──────── PAGE EXCERPT

The Unicorn

Monday morning, and not only a new week but a new month. May, of course, is when the Formosan termites swarm; usually they join us sometime around Mother’s Day, but I saw people posting about them last night on Facebook. Maybe it was the extremely mild winter; hopefully, the early start means an early end. It really does seem like one of the plagues of Egypt when the termites are swarming; our first experience with it back in May 1997 was absolutely horrifying. Even typing about it now makes my skin crawl. We’ve been relatively lucky over the past fourteen years or so; living in the back as we do, we only get a few inside the house and once they do, off go the lights and we light candles.

It really surprises me that there really isn’t anything that can be done with these things.

────────────────

> WHAT TO WORK ON:
a - List the proper names, and words formed from them, in the first paragraph of the termite post (days, months, holidays, places, websites and the like), each once.
b - Filter the records, copying every line that holds the string "camera". Case counts.

──────── RECORDS TO PROCESS

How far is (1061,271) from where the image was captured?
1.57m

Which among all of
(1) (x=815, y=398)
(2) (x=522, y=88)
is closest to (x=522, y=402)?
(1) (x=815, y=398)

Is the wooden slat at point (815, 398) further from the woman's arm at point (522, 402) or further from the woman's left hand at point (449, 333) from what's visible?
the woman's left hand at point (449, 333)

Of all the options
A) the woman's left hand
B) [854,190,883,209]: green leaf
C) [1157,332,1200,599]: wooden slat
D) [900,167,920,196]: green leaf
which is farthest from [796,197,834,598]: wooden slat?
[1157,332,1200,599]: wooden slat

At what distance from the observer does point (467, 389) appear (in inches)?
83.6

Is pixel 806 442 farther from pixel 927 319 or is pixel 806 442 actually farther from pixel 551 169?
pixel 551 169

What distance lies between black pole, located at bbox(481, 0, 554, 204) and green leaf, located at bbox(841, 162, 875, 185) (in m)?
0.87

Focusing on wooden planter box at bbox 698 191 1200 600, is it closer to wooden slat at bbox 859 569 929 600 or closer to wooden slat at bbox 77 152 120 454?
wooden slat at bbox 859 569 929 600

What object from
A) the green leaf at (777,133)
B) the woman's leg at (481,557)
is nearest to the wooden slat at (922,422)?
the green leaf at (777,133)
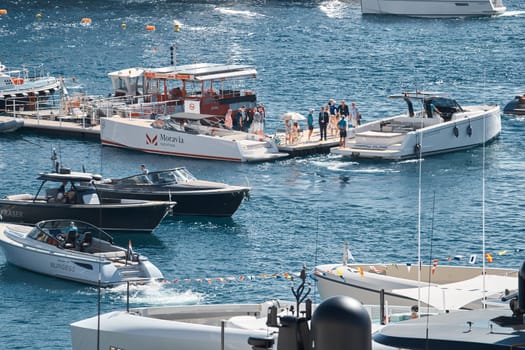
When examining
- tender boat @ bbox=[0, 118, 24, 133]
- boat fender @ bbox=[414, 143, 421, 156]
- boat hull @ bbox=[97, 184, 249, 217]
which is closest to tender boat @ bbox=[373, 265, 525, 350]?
boat hull @ bbox=[97, 184, 249, 217]

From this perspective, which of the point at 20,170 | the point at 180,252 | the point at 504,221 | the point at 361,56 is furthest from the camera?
the point at 361,56

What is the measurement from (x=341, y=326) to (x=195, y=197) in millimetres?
34784

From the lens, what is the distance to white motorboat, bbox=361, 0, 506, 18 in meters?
135

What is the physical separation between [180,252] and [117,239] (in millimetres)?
2706

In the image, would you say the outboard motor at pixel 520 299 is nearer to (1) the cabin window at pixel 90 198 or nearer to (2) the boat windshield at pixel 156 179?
(1) the cabin window at pixel 90 198

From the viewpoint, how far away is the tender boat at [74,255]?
3891cm

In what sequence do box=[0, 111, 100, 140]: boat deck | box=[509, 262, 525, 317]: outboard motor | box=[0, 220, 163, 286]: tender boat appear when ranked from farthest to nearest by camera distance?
box=[0, 111, 100, 140]: boat deck < box=[0, 220, 163, 286]: tender boat < box=[509, 262, 525, 317]: outboard motor

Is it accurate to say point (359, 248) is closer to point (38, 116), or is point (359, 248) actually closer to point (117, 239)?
point (117, 239)

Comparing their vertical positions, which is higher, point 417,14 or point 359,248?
point 417,14

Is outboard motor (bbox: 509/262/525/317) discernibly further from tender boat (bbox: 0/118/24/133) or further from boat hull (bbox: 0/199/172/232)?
tender boat (bbox: 0/118/24/133)

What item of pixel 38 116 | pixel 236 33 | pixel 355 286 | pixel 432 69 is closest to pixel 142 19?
pixel 236 33

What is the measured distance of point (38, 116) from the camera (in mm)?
70812

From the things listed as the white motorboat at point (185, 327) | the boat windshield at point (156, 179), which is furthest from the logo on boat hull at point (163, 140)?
the white motorboat at point (185, 327)

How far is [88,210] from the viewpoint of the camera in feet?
150
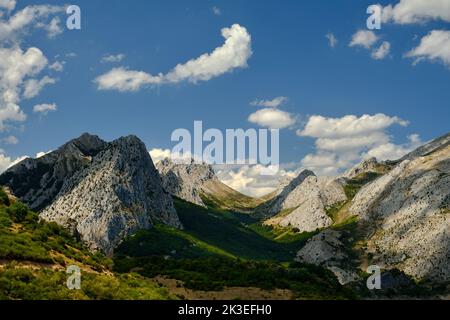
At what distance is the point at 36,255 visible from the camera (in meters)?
82.0

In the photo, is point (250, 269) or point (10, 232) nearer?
point (10, 232)

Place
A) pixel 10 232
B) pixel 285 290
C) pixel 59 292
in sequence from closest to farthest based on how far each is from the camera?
1. pixel 59 292
2. pixel 10 232
3. pixel 285 290
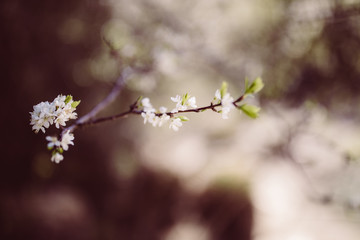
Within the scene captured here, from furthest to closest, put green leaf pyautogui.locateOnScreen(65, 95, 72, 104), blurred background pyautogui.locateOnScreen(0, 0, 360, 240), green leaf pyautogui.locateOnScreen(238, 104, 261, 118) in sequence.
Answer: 1. blurred background pyautogui.locateOnScreen(0, 0, 360, 240)
2. green leaf pyautogui.locateOnScreen(65, 95, 72, 104)
3. green leaf pyautogui.locateOnScreen(238, 104, 261, 118)

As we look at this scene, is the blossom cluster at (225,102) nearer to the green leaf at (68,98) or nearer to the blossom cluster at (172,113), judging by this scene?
the blossom cluster at (172,113)

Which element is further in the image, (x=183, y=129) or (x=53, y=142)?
(x=183, y=129)

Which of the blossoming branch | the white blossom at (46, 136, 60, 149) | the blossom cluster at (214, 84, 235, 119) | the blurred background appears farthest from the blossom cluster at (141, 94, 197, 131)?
the blurred background

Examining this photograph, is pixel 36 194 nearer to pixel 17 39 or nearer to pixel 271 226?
pixel 17 39

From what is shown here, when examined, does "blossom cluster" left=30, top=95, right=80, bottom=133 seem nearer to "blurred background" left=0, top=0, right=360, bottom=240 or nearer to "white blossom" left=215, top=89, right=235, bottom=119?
"white blossom" left=215, top=89, right=235, bottom=119

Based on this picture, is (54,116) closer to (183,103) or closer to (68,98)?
(68,98)

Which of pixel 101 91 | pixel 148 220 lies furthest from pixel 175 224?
pixel 101 91

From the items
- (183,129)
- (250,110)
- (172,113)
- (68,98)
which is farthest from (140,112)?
(183,129)

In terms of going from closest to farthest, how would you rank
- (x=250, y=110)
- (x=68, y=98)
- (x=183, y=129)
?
(x=250, y=110) → (x=68, y=98) → (x=183, y=129)
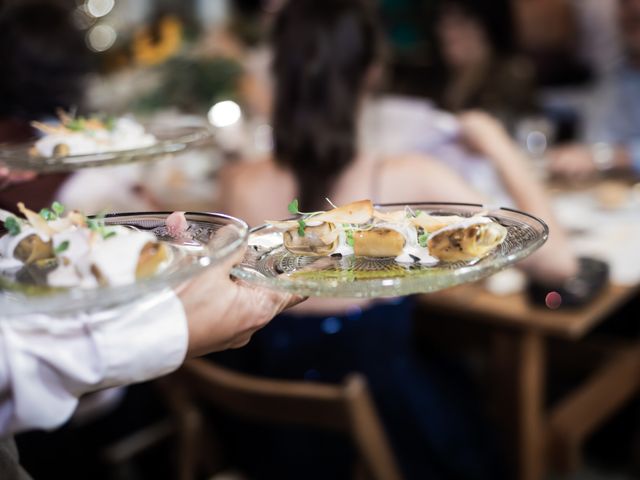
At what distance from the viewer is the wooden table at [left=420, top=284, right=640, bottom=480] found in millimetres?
1735

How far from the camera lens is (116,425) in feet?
8.38

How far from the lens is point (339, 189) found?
172cm

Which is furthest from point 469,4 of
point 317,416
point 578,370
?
point 317,416

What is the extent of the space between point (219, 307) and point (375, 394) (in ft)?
3.72

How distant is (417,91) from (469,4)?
125 cm

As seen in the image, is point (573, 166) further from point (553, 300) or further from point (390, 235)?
point (390, 235)

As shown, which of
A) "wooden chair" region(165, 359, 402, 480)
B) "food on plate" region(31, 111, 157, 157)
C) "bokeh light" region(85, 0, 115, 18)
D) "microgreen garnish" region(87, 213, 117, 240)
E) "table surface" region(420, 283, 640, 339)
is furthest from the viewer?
"bokeh light" region(85, 0, 115, 18)

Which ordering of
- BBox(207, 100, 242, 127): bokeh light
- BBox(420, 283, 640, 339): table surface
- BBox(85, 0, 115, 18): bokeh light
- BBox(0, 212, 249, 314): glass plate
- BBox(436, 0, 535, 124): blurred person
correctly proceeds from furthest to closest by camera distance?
BBox(85, 0, 115, 18): bokeh light
BBox(436, 0, 535, 124): blurred person
BBox(207, 100, 242, 127): bokeh light
BBox(420, 283, 640, 339): table surface
BBox(0, 212, 249, 314): glass plate

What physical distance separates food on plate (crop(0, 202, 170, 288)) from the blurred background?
1.41ft

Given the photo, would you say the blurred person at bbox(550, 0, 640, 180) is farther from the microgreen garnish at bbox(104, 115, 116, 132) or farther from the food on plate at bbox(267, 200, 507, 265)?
the food on plate at bbox(267, 200, 507, 265)

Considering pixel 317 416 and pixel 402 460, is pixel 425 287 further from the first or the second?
pixel 402 460

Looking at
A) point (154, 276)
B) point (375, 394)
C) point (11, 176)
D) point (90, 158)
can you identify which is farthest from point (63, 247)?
point (375, 394)

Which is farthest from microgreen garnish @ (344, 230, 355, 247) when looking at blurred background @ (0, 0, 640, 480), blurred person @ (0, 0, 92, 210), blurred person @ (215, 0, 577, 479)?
blurred person @ (0, 0, 92, 210)

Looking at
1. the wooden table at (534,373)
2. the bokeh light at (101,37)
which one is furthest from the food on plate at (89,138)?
the bokeh light at (101,37)
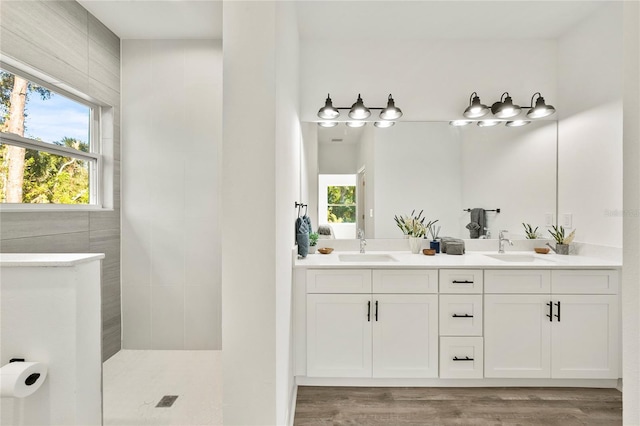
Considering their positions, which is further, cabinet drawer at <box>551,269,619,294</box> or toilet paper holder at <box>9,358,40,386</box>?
cabinet drawer at <box>551,269,619,294</box>

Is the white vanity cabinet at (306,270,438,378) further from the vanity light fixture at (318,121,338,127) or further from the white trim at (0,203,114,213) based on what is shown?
the white trim at (0,203,114,213)

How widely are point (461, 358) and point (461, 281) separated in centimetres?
52

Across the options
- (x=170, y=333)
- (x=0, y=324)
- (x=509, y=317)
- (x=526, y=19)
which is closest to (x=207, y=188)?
(x=170, y=333)

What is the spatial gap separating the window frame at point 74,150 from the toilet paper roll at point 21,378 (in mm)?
1142

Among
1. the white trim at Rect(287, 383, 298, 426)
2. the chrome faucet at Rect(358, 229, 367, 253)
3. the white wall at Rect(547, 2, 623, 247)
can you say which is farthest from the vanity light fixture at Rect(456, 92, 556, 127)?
the white trim at Rect(287, 383, 298, 426)

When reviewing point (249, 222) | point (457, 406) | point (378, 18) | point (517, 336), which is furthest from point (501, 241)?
point (249, 222)

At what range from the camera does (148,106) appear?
2.73 meters

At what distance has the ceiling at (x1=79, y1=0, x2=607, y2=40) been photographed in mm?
2297

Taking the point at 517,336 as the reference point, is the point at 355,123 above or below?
above

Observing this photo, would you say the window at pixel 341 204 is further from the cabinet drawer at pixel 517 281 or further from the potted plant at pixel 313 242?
the cabinet drawer at pixel 517 281

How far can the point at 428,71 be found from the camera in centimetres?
277

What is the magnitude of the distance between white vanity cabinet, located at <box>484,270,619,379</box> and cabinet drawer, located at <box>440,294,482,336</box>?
0.22 ft

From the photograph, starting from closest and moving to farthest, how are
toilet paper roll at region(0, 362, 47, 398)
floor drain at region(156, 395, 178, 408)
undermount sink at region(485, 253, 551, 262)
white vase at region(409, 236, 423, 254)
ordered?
toilet paper roll at region(0, 362, 47, 398)
floor drain at region(156, 395, 178, 408)
undermount sink at region(485, 253, 551, 262)
white vase at region(409, 236, 423, 254)

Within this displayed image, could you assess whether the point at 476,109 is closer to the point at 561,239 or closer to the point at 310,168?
the point at 561,239
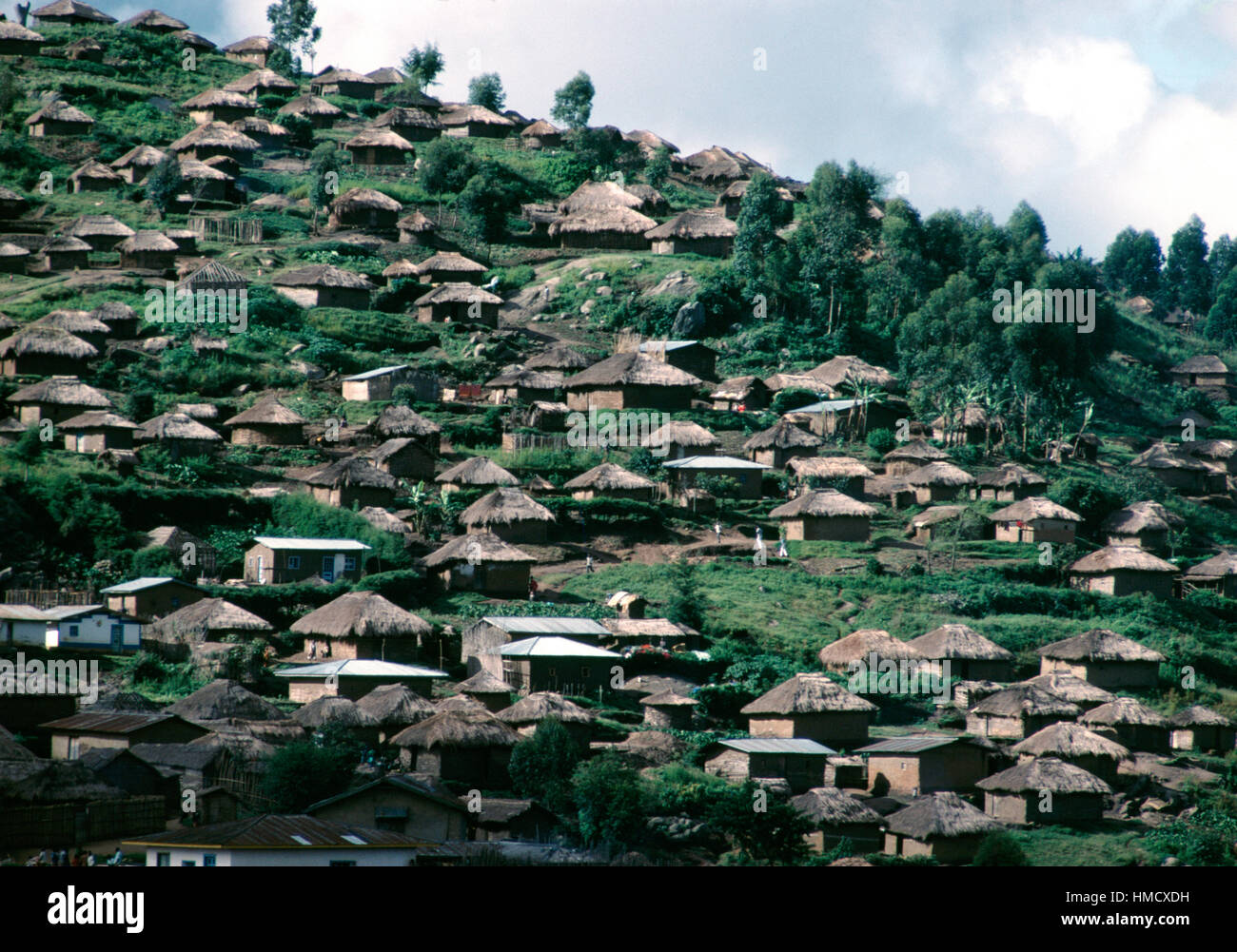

────────────────

> THE RESPONSES:
a -
Monday
May
Formosan
Mother’s Day
Facebook
Egypt

b -
From this perspective, which of the point at 20,170 | the point at 180,252 | the point at 504,221 | the point at 361,56 is furthest from the camera?
In what sequence do box=[0, 111, 100, 140]: boat deck | box=[509, 262, 525, 317]: outboard motor | box=[0, 220, 163, 286]: tender boat appear when ranked from farthest to nearest by camera distance?
What is the measured distance of point (38, 116) from the camera (in mm)?
How far is [88,210] from the viewpoint of the camera in feet?
At what distance is the point at 36,255 visible from the camera (in meters)?
in sequence from closest to farthest based on how far each is from the camera?
How far from the camera lens is (116,425) in feet?
correctly proceeds from furthest to closest by camera distance?
At what range from the camera does (148,106) appear?
How far can the point at 428,71 be found from the camera in centimetres?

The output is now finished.